A distributed implementation of parallel genetic algorithm for slope stability evaluation

Abstract

Parallel processing, the method of considering many small tasks to solve one large problem, has emerged as a key enabling technology in modern computing. Parallel computers can be simply classified into shared memory systems and distributed memory systems. The shared memory computers have a global memory attached to a number of processors enabling several processors to work concurrently on different parts of the same computation. A different approach towards building large parallel computers is to connect several processors via a network. Each processor has its own local memory. The cost of building these computers increases with the number of processors. The distributed memory multiprocessor systems are scalable over a wider range than the shared memory computers. There are many intermediate computer architectures, each with its distinct programming model. Common between them is the notion of message passing. In all parallel processing, data must be exchanged between cooperating tasks.
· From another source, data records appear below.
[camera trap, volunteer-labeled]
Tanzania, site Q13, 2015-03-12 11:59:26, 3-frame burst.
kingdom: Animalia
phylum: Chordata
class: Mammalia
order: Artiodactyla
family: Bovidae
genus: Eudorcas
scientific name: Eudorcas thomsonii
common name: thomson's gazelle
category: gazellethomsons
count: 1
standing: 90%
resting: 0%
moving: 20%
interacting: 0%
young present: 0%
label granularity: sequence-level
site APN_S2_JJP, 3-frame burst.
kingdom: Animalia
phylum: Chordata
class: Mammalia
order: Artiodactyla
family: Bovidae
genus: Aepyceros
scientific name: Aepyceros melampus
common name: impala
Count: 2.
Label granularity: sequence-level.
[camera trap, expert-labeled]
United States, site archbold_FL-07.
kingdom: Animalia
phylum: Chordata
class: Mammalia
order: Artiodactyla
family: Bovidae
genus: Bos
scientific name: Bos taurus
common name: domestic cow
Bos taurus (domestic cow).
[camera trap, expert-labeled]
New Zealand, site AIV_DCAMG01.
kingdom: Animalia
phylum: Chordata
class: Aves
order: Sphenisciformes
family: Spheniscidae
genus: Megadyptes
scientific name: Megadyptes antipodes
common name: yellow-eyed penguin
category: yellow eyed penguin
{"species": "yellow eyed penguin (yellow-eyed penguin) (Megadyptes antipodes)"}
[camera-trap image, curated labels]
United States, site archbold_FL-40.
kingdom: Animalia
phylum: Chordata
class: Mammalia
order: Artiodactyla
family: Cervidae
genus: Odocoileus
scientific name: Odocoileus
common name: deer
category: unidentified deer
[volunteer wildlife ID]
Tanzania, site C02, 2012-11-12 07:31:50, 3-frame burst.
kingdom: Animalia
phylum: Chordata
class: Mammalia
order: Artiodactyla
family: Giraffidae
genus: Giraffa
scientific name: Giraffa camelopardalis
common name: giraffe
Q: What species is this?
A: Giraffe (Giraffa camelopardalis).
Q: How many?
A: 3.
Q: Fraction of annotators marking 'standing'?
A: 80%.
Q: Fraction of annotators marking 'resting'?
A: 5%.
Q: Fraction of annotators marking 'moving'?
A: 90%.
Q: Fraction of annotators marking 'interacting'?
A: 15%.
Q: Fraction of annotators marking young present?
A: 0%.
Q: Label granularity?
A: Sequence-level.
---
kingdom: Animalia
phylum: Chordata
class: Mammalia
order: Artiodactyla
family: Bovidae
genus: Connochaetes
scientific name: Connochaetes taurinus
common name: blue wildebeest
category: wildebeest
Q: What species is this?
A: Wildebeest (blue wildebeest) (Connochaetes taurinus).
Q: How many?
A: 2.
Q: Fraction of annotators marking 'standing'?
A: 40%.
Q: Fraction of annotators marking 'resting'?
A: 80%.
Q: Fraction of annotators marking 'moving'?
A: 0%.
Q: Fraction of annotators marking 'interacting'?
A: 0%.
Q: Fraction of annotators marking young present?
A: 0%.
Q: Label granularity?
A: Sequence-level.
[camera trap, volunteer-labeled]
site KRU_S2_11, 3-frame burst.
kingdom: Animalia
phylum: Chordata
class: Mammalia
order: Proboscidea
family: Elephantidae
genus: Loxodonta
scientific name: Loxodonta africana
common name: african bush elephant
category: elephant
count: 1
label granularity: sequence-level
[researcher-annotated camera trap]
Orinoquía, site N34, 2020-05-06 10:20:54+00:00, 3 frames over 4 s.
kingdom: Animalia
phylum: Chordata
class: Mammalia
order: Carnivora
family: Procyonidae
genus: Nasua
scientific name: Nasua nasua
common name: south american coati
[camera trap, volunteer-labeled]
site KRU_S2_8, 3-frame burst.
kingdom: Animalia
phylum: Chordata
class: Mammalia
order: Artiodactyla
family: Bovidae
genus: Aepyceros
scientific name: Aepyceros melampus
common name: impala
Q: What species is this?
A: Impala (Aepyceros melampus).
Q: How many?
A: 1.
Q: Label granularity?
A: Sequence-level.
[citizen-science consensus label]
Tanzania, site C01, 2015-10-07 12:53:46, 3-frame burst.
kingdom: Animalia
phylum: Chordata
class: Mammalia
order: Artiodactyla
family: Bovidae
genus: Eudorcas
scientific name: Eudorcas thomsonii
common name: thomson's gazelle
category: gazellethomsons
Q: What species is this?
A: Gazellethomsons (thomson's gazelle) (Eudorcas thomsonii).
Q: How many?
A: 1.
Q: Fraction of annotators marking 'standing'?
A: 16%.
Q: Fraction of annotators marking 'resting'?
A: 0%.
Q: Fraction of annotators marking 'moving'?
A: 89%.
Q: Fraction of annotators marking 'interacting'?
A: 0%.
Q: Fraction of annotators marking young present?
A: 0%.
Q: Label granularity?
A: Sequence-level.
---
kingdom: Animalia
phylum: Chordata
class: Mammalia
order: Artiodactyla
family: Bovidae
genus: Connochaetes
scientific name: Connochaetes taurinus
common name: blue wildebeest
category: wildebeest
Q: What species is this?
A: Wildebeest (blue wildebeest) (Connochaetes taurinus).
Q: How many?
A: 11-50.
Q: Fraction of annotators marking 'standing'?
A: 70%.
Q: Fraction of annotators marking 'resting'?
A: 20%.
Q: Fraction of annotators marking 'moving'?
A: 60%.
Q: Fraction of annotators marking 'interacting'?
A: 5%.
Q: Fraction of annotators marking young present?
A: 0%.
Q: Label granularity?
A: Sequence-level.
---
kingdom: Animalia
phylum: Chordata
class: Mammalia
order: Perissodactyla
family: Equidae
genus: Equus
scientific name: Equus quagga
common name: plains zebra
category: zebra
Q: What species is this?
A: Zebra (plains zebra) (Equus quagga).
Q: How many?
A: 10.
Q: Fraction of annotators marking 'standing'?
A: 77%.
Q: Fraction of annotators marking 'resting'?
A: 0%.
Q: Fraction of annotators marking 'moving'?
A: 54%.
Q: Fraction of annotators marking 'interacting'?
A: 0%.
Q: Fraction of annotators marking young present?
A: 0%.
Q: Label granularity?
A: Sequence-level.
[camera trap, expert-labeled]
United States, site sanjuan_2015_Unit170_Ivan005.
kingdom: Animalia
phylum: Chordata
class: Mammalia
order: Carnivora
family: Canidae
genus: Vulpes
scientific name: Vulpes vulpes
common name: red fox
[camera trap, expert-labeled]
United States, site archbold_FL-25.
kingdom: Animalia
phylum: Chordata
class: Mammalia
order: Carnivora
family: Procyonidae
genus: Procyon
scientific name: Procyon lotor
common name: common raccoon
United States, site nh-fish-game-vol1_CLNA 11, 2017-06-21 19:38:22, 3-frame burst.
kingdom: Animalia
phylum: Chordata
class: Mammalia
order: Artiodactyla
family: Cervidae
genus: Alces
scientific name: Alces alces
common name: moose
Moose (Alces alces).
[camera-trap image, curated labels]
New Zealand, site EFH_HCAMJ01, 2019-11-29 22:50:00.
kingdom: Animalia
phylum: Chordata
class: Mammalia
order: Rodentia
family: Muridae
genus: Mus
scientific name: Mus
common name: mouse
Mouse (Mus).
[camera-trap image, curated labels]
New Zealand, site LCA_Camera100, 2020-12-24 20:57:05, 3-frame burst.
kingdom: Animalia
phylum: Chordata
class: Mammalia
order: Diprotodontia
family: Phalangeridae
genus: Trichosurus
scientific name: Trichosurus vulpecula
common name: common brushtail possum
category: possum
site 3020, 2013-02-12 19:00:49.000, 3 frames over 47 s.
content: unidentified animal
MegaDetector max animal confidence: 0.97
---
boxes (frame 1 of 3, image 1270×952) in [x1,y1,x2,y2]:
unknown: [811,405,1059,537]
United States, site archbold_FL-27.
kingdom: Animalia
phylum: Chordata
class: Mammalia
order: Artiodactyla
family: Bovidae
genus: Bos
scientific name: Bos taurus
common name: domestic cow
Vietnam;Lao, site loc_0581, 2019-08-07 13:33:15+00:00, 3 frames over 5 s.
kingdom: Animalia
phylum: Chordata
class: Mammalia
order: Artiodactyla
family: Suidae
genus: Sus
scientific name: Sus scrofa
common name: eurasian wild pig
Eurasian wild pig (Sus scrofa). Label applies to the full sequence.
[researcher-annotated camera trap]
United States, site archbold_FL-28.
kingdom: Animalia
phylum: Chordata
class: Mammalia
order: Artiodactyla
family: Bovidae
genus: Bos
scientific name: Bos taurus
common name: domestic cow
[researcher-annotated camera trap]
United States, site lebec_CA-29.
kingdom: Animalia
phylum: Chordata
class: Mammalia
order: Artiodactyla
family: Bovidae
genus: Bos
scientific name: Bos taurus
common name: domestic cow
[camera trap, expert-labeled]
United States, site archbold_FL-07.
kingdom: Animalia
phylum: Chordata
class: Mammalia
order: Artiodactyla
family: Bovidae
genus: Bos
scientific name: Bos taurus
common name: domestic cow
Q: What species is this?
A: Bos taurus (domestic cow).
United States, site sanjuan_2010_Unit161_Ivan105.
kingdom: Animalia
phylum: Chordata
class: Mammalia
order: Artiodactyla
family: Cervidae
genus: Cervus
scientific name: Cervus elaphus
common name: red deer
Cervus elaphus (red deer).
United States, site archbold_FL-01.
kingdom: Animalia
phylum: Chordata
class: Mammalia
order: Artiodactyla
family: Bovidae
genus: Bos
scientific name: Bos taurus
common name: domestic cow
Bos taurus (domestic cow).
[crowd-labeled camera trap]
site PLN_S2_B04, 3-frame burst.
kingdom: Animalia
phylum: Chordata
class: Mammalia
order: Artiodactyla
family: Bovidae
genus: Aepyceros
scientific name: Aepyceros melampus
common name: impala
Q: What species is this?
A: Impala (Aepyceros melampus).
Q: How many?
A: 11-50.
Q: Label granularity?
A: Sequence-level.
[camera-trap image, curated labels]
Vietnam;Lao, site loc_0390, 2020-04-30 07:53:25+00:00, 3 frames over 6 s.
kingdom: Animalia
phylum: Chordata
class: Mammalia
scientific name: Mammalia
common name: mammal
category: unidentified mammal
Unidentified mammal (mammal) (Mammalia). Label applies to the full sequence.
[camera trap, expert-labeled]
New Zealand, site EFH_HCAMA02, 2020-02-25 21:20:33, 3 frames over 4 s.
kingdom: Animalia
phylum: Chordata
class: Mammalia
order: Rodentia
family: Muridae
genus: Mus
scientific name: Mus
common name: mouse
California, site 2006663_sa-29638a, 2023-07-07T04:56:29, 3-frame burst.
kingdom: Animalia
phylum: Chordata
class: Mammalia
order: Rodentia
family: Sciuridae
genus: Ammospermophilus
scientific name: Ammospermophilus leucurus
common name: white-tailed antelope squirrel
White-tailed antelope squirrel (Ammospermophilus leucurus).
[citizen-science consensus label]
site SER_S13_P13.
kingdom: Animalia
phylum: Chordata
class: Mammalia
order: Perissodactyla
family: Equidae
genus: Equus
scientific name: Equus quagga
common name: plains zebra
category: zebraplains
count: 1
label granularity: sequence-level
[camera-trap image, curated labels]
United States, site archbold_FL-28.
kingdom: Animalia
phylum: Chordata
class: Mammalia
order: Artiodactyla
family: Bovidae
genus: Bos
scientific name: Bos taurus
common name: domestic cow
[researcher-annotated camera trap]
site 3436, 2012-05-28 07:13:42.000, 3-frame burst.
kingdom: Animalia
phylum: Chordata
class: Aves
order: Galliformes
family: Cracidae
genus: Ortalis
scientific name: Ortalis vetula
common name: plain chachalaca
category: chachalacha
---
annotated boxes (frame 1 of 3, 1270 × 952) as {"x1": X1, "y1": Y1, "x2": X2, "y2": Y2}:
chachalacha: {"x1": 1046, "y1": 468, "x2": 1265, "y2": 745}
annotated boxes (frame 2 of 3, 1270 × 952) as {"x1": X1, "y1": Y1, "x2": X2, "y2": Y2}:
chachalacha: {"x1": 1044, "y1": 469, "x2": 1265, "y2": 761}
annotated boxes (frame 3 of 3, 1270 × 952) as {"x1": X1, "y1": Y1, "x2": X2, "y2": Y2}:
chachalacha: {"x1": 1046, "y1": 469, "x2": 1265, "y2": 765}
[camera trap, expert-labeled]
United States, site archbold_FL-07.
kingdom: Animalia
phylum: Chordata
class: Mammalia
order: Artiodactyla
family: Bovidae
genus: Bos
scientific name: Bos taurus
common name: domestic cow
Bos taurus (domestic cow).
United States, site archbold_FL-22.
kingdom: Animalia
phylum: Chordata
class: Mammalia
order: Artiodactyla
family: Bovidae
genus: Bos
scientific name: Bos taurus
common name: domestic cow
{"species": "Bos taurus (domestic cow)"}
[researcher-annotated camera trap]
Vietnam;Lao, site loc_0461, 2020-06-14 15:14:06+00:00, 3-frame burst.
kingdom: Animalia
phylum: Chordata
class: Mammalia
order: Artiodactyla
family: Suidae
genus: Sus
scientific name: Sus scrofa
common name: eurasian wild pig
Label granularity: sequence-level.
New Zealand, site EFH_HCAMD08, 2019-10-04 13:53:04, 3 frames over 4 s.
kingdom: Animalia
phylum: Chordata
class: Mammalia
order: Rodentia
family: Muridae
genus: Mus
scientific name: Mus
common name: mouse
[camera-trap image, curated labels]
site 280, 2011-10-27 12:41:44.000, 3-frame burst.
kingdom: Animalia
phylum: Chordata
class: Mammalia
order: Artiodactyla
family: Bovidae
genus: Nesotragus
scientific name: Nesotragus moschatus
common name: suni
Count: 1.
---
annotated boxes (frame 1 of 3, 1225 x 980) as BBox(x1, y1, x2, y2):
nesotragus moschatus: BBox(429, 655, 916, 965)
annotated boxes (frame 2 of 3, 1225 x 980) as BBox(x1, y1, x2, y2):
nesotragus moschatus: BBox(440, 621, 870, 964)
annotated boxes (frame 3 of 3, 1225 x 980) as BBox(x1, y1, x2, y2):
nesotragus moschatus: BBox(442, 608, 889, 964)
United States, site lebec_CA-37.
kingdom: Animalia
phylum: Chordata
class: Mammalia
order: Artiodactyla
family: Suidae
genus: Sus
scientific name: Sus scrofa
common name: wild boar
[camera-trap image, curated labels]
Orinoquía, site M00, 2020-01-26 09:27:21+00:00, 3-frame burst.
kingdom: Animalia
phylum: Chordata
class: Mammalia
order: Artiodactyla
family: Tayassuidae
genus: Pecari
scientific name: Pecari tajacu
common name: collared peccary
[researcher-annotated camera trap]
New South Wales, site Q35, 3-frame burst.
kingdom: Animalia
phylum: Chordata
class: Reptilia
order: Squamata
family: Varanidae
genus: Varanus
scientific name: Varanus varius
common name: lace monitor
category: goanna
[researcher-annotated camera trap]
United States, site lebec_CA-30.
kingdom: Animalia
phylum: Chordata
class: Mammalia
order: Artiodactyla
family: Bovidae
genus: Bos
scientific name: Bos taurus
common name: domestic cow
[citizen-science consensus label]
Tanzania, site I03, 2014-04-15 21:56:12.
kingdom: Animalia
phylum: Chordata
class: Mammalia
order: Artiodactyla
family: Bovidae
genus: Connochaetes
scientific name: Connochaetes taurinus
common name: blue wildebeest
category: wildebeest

Several research groups have developed software packages such as Parallel Virtual Machine (PVM), the Message Passing Interface (MPI), and others. In this paper, hardware implementation of parallel information processing is introduced by application of a multicellular computer idea, in which working cells were composed of general purpose one-chip microcomputers. The influence of the cellular computer's structure size on quality and efficiency of calculations was analyzed. The optimal structure consisted of 4x4 cells which guaranteed achieving satisfactory recurrence of results for an assumed set of working parameters. This paper presents an idea and the results of trial computations regarding the problem of slope stability evaluation by variational calculus assisted by genetic algorithm.